What about ipvlan/macvlan instead of port forwarding? Or even routing the bridge networks directly?

Seems like such a critical piece for robust service discovery. I'm guessing most people are just relying on things like registrator for this?

+1

Using static ports are not an optimal solution when running docker compose and docker swarm.

+1 renders microservice discovery in a cluster of hosts impossible otherwise.

in the meantime, for anyone running a JVM based app in a container, I made this library which might be of help for you if you need to auto discover your ip/ports and that of your peers. It leverages registrator and is a drop in library you can use in your JVM based container app to do self discovery to form other clusters:

https://github.com/bitsofinfo/docker-discovery-registrator-consul

Image of <a href="https://github.com/bitsofinfo/docker-discovery-registrator-consul">https://github.com/bitsofinfo/docker-discovery-registrator-consul</a>

I also try to use registrator, I have also problem to connect registered service witch the specific container.

Like @bitsofinfo instead of adding manual UNIQUE_ID I add hostname of container to consul tags.

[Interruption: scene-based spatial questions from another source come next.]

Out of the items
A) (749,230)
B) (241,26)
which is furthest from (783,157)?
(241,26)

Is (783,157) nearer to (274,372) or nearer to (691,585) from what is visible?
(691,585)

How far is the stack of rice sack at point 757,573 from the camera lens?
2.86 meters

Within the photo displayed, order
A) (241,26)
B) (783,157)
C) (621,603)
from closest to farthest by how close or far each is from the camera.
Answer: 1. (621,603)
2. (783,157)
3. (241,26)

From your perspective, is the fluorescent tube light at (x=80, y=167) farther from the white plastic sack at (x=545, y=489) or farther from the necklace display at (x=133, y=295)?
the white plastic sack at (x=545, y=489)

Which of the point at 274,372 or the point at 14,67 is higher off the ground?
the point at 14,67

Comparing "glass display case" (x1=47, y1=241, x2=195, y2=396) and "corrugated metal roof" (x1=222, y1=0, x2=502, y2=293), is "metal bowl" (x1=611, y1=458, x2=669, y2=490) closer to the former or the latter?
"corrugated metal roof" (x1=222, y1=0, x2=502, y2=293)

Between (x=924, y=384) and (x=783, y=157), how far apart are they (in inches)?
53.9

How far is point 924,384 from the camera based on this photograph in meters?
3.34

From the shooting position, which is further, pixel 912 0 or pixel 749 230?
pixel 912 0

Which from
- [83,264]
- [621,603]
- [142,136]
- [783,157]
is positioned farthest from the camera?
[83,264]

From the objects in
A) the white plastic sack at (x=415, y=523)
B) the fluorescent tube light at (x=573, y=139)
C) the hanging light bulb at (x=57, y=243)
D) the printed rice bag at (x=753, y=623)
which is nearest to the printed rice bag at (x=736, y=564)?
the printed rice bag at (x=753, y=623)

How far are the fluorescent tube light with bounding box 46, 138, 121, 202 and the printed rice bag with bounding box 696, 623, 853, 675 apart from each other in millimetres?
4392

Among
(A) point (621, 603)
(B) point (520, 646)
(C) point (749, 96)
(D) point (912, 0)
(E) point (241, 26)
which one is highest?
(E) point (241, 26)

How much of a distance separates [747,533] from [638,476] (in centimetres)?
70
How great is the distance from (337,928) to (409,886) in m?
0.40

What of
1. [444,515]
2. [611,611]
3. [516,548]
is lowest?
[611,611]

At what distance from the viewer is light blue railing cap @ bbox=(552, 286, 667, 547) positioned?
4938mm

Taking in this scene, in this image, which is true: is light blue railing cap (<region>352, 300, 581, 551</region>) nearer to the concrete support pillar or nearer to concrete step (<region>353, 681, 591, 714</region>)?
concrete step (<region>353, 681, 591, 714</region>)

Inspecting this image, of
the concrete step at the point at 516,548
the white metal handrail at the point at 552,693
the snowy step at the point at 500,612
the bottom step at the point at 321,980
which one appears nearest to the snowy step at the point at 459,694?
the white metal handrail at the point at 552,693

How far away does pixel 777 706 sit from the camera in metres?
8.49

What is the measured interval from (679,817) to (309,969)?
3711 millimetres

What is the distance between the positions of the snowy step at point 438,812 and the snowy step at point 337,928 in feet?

I prepare PR to registrator to add hostname automatically during registering service.
https://github.com/gliderlabs/registrator/pull/396

+1

I'm waiting for this feature too, but seems no plan for it yet so far. Here is my workaround, its useful when working with docker-compose.

Its pretty tricky I know, but it works for me, hope its useful for someone else.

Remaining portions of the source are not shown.